A hefty chunk of Warzone is devoted to songs from Starpeace. The decision to re-record “Children Power” is intriguing. Given that the original “Children Power” (itself a companion piece to the infinitely superior “Woman Power” from Feeling the Space) was risibly rinky-dink in its synthetic production, to have rendered it even more so in 2018 is something of an unintended achievement. It’s one of those songs that revels in a kind of lunatic simplicity, with a rigid two-note refrain, utterly devoid of syncopation. It will drive you mad unless you give in to its relentlessness and embrace it as a piece of well-intentioned fluff.
I’m fond of the way Ono writes; it’s mischievous and fun. But her observations on “I Love All of Me” (another Starpeace re-record), while undeniably full of warmth and heart, were not particularly illuminating and haven’t become so in the intervening years. “Hell in Paradise” (yes, Starpeace again) was notable chiefly for its accompanying video, in which Ono danced with a troupe of men ranging in height from about three feet to seven. Here, it takes on a less poppy and more menacing shape, perhaps fitting given its dark lyrics about political narcolepsy, consumerism, and apathy.
On the plus side, there are performances on Warzone quite arresting in their stark, harrowing power. “Where Do We Go From Here”, a simple, two-chord ballad, is a nightmarish, gothic nursery rhyme, while ‘It’s Gonna Rain’, another refashioned Starpeace song, is full of Ono aphorisms. “You say life is a bowl of cherries / While trying to hide your bowl of pits.” The fact that ‘pits’ now sounds like ‘piss’ only adds to the song’s impact.
“Teddy Bear”, underpinned by co-producer Thomas Bartlett’s piano, revives the melody of “Coffin Car” from Feeling the Space. “I Love You Earth” is a final Starpeace reworking before the album concludes with “Imagine”, a song that featured prominently in the tour Ono undertook at the time of Starpeace. Here, her voice is prominent in the mix, with the accompaniment (an organ-like keyboard gradually yielding to a piano, playing a simplified version of the original Lennon piano part) placed in the back.
No album of Ono re-records would probably be complete without “Why”, the wailing, one-word proto-punk-rocker that introduced her as a solo artist on 1970’s Plastic Ono Band.
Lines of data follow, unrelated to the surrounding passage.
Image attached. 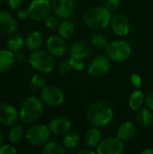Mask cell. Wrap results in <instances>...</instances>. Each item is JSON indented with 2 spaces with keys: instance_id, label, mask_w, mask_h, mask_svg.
I'll return each mask as SVG.
<instances>
[{
  "instance_id": "obj_1",
  "label": "cell",
  "mask_w": 153,
  "mask_h": 154,
  "mask_svg": "<svg viewBox=\"0 0 153 154\" xmlns=\"http://www.w3.org/2000/svg\"><path fill=\"white\" fill-rule=\"evenodd\" d=\"M114 110L110 104L105 100H96L89 104L86 116L88 122L96 127L108 125L114 118Z\"/></svg>"
},
{
  "instance_id": "obj_2",
  "label": "cell",
  "mask_w": 153,
  "mask_h": 154,
  "mask_svg": "<svg viewBox=\"0 0 153 154\" xmlns=\"http://www.w3.org/2000/svg\"><path fill=\"white\" fill-rule=\"evenodd\" d=\"M112 17V12H110L106 6L96 5L85 11L83 20L89 28L102 30L109 25Z\"/></svg>"
},
{
  "instance_id": "obj_3",
  "label": "cell",
  "mask_w": 153,
  "mask_h": 154,
  "mask_svg": "<svg viewBox=\"0 0 153 154\" xmlns=\"http://www.w3.org/2000/svg\"><path fill=\"white\" fill-rule=\"evenodd\" d=\"M43 109V102L41 99L35 97H28L23 101L20 106V120L24 124H32L42 116Z\"/></svg>"
},
{
  "instance_id": "obj_4",
  "label": "cell",
  "mask_w": 153,
  "mask_h": 154,
  "mask_svg": "<svg viewBox=\"0 0 153 154\" xmlns=\"http://www.w3.org/2000/svg\"><path fill=\"white\" fill-rule=\"evenodd\" d=\"M28 62L33 69L43 74L50 73L55 68L54 57L47 51L36 50L30 53Z\"/></svg>"
},
{
  "instance_id": "obj_5",
  "label": "cell",
  "mask_w": 153,
  "mask_h": 154,
  "mask_svg": "<svg viewBox=\"0 0 153 154\" xmlns=\"http://www.w3.org/2000/svg\"><path fill=\"white\" fill-rule=\"evenodd\" d=\"M106 56L113 61L123 62L128 60L132 55V47L124 40H116L109 42L106 49Z\"/></svg>"
},
{
  "instance_id": "obj_6",
  "label": "cell",
  "mask_w": 153,
  "mask_h": 154,
  "mask_svg": "<svg viewBox=\"0 0 153 154\" xmlns=\"http://www.w3.org/2000/svg\"><path fill=\"white\" fill-rule=\"evenodd\" d=\"M50 134L48 125L36 124L28 128L26 132V141L33 147H41L49 142Z\"/></svg>"
},
{
  "instance_id": "obj_7",
  "label": "cell",
  "mask_w": 153,
  "mask_h": 154,
  "mask_svg": "<svg viewBox=\"0 0 153 154\" xmlns=\"http://www.w3.org/2000/svg\"><path fill=\"white\" fill-rule=\"evenodd\" d=\"M29 18L35 22L44 21L52 10L50 0H32L28 5Z\"/></svg>"
},
{
  "instance_id": "obj_8",
  "label": "cell",
  "mask_w": 153,
  "mask_h": 154,
  "mask_svg": "<svg viewBox=\"0 0 153 154\" xmlns=\"http://www.w3.org/2000/svg\"><path fill=\"white\" fill-rule=\"evenodd\" d=\"M111 60L107 56L97 55L94 57L87 66V72L93 78H102L106 76L111 68Z\"/></svg>"
},
{
  "instance_id": "obj_9",
  "label": "cell",
  "mask_w": 153,
  "mask_h": 154,
  "mask_svg": "<svg viewBox=\"0 0 153 154\" xmlns=\"http://www.w3.org/2000/svg\"><path fill=\"white\" fill-rule=\"evenodd\" d=\"M41 100L44 105L51 107L60 106L64 101V94L55 86H45L41 91Z\"/></svg>"
},
{
  "instance_id": "obj_10",
  "label": "cell",
  "mask_w": 153,
  "mask_h": 154,
  "mask_svg": "<svg viewBox=\"0 0 153 154\" xmlns=\"http://www.w3.org/2000/svg\"><path fill=\"white\" fill-rule=\"evenodd\" d=\"M124 142L117 136H109L102 140L96 146L98 154H121L124 151Z\"/></svg>"
},
{
  "instance_id": "obj_11",
  "label": "cell",
  "mask_w": 153,
  "mask_h": 154,
  "mask_svg": "<svg viewBox=\"0 0 153 154\" xmlns=\"http://www.w3.org/2000/svg\"><path fill=\"white\" fill-rule=\"evenodd\" d=\"M19 113L14 106L8 103L0 104V125L9 127L17 124L19 120Z\"/></svg>"
},
{
  "instance_id": "obj_12",
  "label": "cell",
  "mask_w": 153,
  "mask_h": 154,
  "mask_svg": "<svg viewBox=\"0 0 153 154\" xmlns=\"http://www.w3.org/2000/svg\"><path fill=\"white\" fill-rule=\"evenodd\" d=\"M47 51L56 58H60L64 56L67 52V44L65 39L58 35H50L46 41Z\"/></svg>"
},
{
  "instance_id": "obj_13",
  "label": "cell",
  "mask_w": 153,
  "mask_h": 154,
  "mask_svg": "<svg viewBox=\"0 0 153 154\" xmlns=\"http://www.w3.org/2000/svg\"><path fill=\"white\" fill-rule=\"evenodd\" d=\"M52 11L59 19L69 18L75 9V0H52Z\"/></svg>"
},
{
  "instance_id": "obj_14",
  "label": "cell",
  "mask_w": 153,
  "mask_h": 154,
  "mask_svg": "<svg viewBox=\"0 0 153 154\" xmlns=\"http://www.w3.org/2000/svg\"><path fill=\"white\" fill-rule=\"evenodd\" d=\"M110 23L114 33L118 37H125L131 31L130 21L124 14H117L114 15Z\"/></svg>"
},
{
  "instance_id": "obj_15",
  "label": "cell",
  "mask_w": 153,
  "mask_h": 154,
  "mask_svg": "<svg viewBox=\"0 0 153 154\" xmlns=\"http://www.w3.org/2000/svg\"><path fill=\"white\" fill-rule=\"evenodd\" d=\"M18 29L17 21L5 11H0V35H12Z\"/></svg>"
},
{
  "instance_id": "obj_16",
  "label": "cell",
  "mask_w": 153,
  "mask_h": 154,
  "mask_svg": "<svg viewBox=\"0 0 153 154\" xmlns=\"http://www.w3.org/2000/svg\"><path fill=\"white\" fill-rule=\"evenodd\" d=\"M48 127L51 134L55 135H64L70 131L71 123L65 117H55L49 122Z\"/></svg>"
},
{
  "instance_id": "obj_17",
  "label": "cell",
  "mask_w": 153,
  "mask_h": 154,
  "mask_svg": "<svg viewBox=\"0 0 153 154\" xmlns=\"http://www.w3.org/2000/svg\"><path fill=\"white\" fill-rule=\"evenodd\" d=\"M69 52L71 58L83 60L89 56L91 49L85 41H77L69 46Z\"/></svg>"
},
{
  "instance_id": "obj_18",
  "label": "cell",
  "mask_w": 153,
  "mask_h": 154,
  "mask_svg": "<svg viewBox=\"0 0 153 154\" xmlns=\"http://www.w3.org/2000/svg\"><path fill=\"white\" fill-rule=\"evenodd\" d=\"M136 133L135 125L132 122H124L119 125L116 131V136L119 137L123 142H127L133 138Z\"/></svg>"
},
{
  "instance_id": "obj_19",
  "label": "cell",
  "mask_w": 153,
  "mask_h": 154,
  "mask_svg": "<svg viewBox=\"0 0 153 154\" xmlns=\"http://www.w3.org/2000/svg\"><path fill=\"white\" fill-rule=\"evenodd\" d=\"M84 143L86 146L90 148L96 147L101 142V133L98 127L94 126L88 129L84 134Z\"/></svg>"
},
{
  "instance_id": "obj_20",
  "label": "cell",
  "mask_w": 153,
  "mask_h": 154,
  "mask_svg": "<svg viewBox=\"0 0 153 154\" xmlns=\"http://www.w3.org/2000/svg\"><path fill=\"white\" fill-rule=\"evenodd\" d=\"M42 44V35L39 31L30 32L25 38V46L28 51H33L39 50Z\"/></svg>"
},
{
  "instance_id": "obj_21",
  "label": "cell",
  "mask_w": 153,
  "mask_h": 154,
  "mask_svg": "<svg viewBox=\"0 0 153 154\" xmlns=\"http://www.w3.org/2000/svg\"><path fill=\"white\" fill-rule=\"evenodd\" d=\"M15 61L14 52L10 50H0V73L5 72L12 68Z\"/></svg>"
},
{
  "instance_id": "obj_22",
  "label": "cell",
  "mask_w": 153,
  "mask_h": 154,
  "mask_svg": "<svg viewBox=\"0 0 153 154\" xmlns=\"http://www.w3.org/2000/svg\"><path fill=\"white\" fill-rule=\"evenodd\" d=\"M74 33H75V25L71 21L68 19H64L61 23H59L58 34L63 39L65 40L70 39L71 37H73Z\"/></svg>"
},
{
  "instance_id": "obj_23",
  "label": "cell",
  "mask_w": 153,
  "mask_h": 154,
  "mask_svg": "<svg viewBox=\"0 0 153 154\" xmlns=\"http://www.w3.org/2000/svg\"><path fill=\"white\" fill-rule=\"evenodd\" d=\"M144 99H145V96L143 92L139 88H137L130 96L129 107L133 111H139L142 108V105L144 104Z\"/></svg>"
},
{
  "instance_id": "obj_24",
  "label": "cell",
  "mask_w": 153,
  "mask_h": 154,
  "mask_svg": "<svg viewBox=\"0 0 153 154\" xmlns=\"http://www.w3.org/2000/svg\"><path fill=\"white\" fill-rule=\"evenodd\" d=\"M137 122L142 127H149L153 122V115L151 109L148 107L141 108L137 115Z\"/></svg>"
},
{
  "instance_id": "obj_25",
  "label": "cell",
  "mask_w": 153,
  "mask_h": 154,
  "mask_svg": "<svg viewBox=\"0 0 153 154\" xmlns=\"http://www.w3.org/2000/svg\"><path fill=\"white\" fill-rule=\"evenodd\" d=\"M7 49L12 51L13 52H17L21 51V50L24 47L25 45V39L18 34L15 35H11L6 42Z\"/></svg>"
},
{
  "instance_id": "obj_26",
  "label": "cell",
  "mask_w": 153,
  "mask_h": 154,
  "mask_svg": "<svg viewBox=\"0 0 153 154\" xmlns=\"http://www.w3.org/2000/svg\"><path fill=\"white\" fill-rule=\"evenodd\" d=\"M80 138L78 133L69 131L62 137V144L66 149H74L79 144Z\"/></svg>"
},
{
  "instance_id": "obj_27",
  "label": "cell",
  "mask_w": 153,
  "mask_h": 154,
  "mask_svg": "<svg viewBox=\"0 0 153 154\" xmlns=\"http://www.w3.org/2000/svg\"><path fill=\"white\" fill-rule=\"evenodd\" d=\"M41 152L43 154H64L65 147L57 142H48L42 146Z\"/></svg>"
},
{
  "instance_id": "obj_28",
  "label": "cell",
  "mask_w": 153,
  "mask_h": 154,
  "mask_svg": "<svg viewBox=\"0 0 153 154\" xmlns=\"http://www.w3.org/2000/svg\"><path fill=\"white\" fill-rule=\"evenodd\" d=\"M23 137V130L20 125H14L8 134V140L12 143H17L22 141Z\"/></svg>"
},
{
  "instance_id": "obj_29",
  "label": "cell",
  "mask_w": 153,
  "mask_h": 154,
  "mask_svg": "<svg viewBox=\"0 0 153 154\" xmlns=\"http://www.w3.org/2000/svg\"><path fill=\"white\" fill-rule=\"evenodd\" d=\"M91 44L94 46L96 49L98 50H104L106 49L107 45L109 44L107 38L101 33H96L92 36L91 38Z\"/></svg>"
},
{
  "instance_id": "obj_30",
  "label": "cell",
  "mask_w": 153,
  "mask_h": 154,
  "mask_svg": "<svg viewBox=\"0 0 153 154\" xmlns=\"http://www.w3.org/2000/svg\"><path fill=\"white\" fill-rule=\"evenodd\" d=\"M31 83L34 88L41 89L47 85V79L43 73L37 72L31 78Z\"/></svg>"
},
{
  "instance_id": "obj_31",
  "label": "cell",
  "mask_w": 153,
  "mask_h": 154,
  "mask_svg": "<svg viewBox=\"0 0 153 154\" xmlns=\"http://www.w3.org/2000/svg\"><path fill=\"white\" fill-rule=\"evenodd\" d=\"M72 70H73V69H72V66H71V64H70L69 60H63V61L60 64V67H59V73H60V75L66 76V75L69 74Z\"/></svg>"
},
{
  "instance_id": "obj_32",
  "label": "cell",
  "mask_w": 153,
  "mask_h": 154,
  "mask_svg": "<svg viewBox=\"0 0 153 154\" xmlns=\"http://www.w3.org/2000/svg\"><path fill=\"white\" fill-rule=\"evenodd\" d=\"M44 25L48 29H55L59 26V18L56 15H49L44 21Z\"/></svg>"
},
{
  "instance_id": "obj_33",
  "label": "cell",
  "mask_w": 153,
  "mask_h": 154,
  "mask_svg": "<svg viewBox=\"0 0 153 154\" xmlns=\"http://www.w3.org/2000/svg\"><path fill=\"white\" fill-rule=\"evenodd\" d=\"M69 61H70V64L72 66V69L76 71H82L85 69V63L83 62L82 60L74 59V58L70 57Z\"/></svg>"
},
{
  "instance_id": "obj_34",
  "label": "cell",
  "mask_w": 153,
  "mask_h": 154,
  "mask_svg": "<svg viewBox=\"0 0 153 154\" xmlns=\"http://www.w3.org/2000/svg\"><path fill=\"white\" fill-rule=\"evenodd\" d=\"M120 5V0H106L105 6L110 11V12H115L116 9H118Z\"/></svg>"
},
{
  "instance_id": "obj_35",
  "label": "cell",
  "mask_w": 153,
  "mask_h": 154,
  "mask_svg": "<svg viewBox=\"0 0 153 154\" xmlns=\"http://www.w3.org/2000/svg\"><path fill=\"white\" fill-rule=\"evenodd\" d=\"M144 105L146 107H148L149 109H151V111L153 110V90H151L150 92H148L145 96V99H144Z\"/></svg>"
},
{
  "instance_id": "obj_36",
  "label": "cell",
  "mask_w": 153,
  "mask_h": 154,
  "mask_svg": "<svg viewBox=\"0 0 153 154\" xmlns=\"http://www.w3.org/2000/svg\"><path fill=\"white\" fill-rule=\"evenodd\" d=\"M130 80H131V83H132V85L135 88H141V86H142V78H141V76L140 75H138V74H133L132 76H131V79H130Z\"/></svg>"
},
{
  "instance_id": "obj_37",
  "label": "cell",
  "mask_w": 153,
  "mask_h": 154,
  "mask_svg": "<svg viewBox=\"0 0 153 154\" xmlns=\"http://www.w3.org/2000/svg\"><path fill=\"white\" fill-rule=\"evenodd\" d=\"M17 152L16 149L12 145H2L0 147V154H15Z\"/></svg>"
},
{
  "instance_id": "obj_38",
  "label": "cell",
  "mask_w": 153,
  "mask_h": 154,
  "mask_svg": "<svg viewBox=\"0 0 153 154\" xmlns=\"http://www.w3.org/2000/svg\"><path fill=\"white\" fill-rule=\"evenodd\" d=\"M16 17L19 20H25V19L29 18L28 10L24 9V8H19L16 12Z\"/></svg>"
},
{
  "instance_id": "obj_39",
  "label": "cell",
  "mask_w": 153,
  "mask_h": 154,
  "mask_svg": "<svg viewBox=\"0 0 153 154\" xmlns=\"http://www.w3.org/2000/svg\"><path fill=\"white\" fill-rule=\"evenodd\" d=\"M8 6L12 10H18L23 3V0H7Z\"/></svg>"
},
{
  "instance_id": "obj_40",
  "label": "cell",
  "mask_w": 153,
  "mask_h": 154,
  "mask_svg": "<svg viewBox=\"0 0 153 154\" xmlns=\"http://www.w3.org/2000/svg\"><path fill=\"white\" fill-rule=\"evenodd\" d=\"M78 153V154H94L95 153V151H93V150H92V148H90V147H87V148H84V149L80 150Z\"/></svg>"
},
{
  "instance_id": "obj_41",
  "label": "cell",
  "mask_w": 153,
  "mask_h": 154,
  "mask_svg": "<svg viewBox=\"0 0 153 154\" xmlns=\"http://www.w3.org/2000/svg\"><path fill=\"white\" fill-rule=\"evenodd\" d=\"M14 58H15V60L22 61V60H23L24 56H23V54L21 51H17V52H14Z\"/></svg>"
},
{
  "instance_id": "obj_42",
  "label": "cell",
  "mask_w": 153,
  "mask_h": 154,
  "mask_svg": "<svg viewBox=\"0 0 153 154\" xmlns=\"http://www.w3.org/2000/svg\"><path fill=\"white\" fill-rule=\"evenodd\" d=\"M142 154H153V148L151 147H148L144 150L142 151Z\"/></svg>"
},
{
  "instance_id": "obj_43",
  "label": "cell",
  "mask_w": 153,
  "mask_h": 154,
  "mask_svg": "<svg viewBox=\"0 0 153 154\" xmlns=\"http://www.w3.org/2000/svg\"><path fill=\"white\" fill-rule=\"evenodd\" d=\"M2 143H3V134L0 133V147L2 146Z\"/></svg>"
},
{
  "instance_id": "obj_44",
  "label": "cell",
  "mask_w": 153,
  "mask_h": 154,
  "mask_svg": "<svg viewBox=\"0 0 153 154\" xmlns=\"http://www.w3.org/2000/svg\"><path fill=\"white\" fill-rule=\"evenodd\" d=\"M4 1H5V0H0V5H1V4H3V3H4Z\"/></svg>"
}]
</instances>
It’s been shortened, but it’s no easier a listen than in its earlier incarnation, and one presumes it was never meant to be.
While Warzone isn’t as exciting as an all-new Ono album might be, the questions it asks need to be asked. Ono’s primary subject matters remain feminism, war, peace, kindness (“Live and let live,” she chants, during the spoken-word section of “I Love All of Me”, “can’t we just burn the crosses instead of people? I happen to think that’s healthy and not blasphemy”), causes she hasn’t shied from in her ninth decade. These are songs with some of her most simple, basic, elementary and repetitive musical structures and perhaps that makes them good vehicles for the message they convey. And her impish humour means that, unlike other multi-millionaires given to issuing instructions and political messages from on high, Ono doesn’t come across as insufferable, grand or out of touch.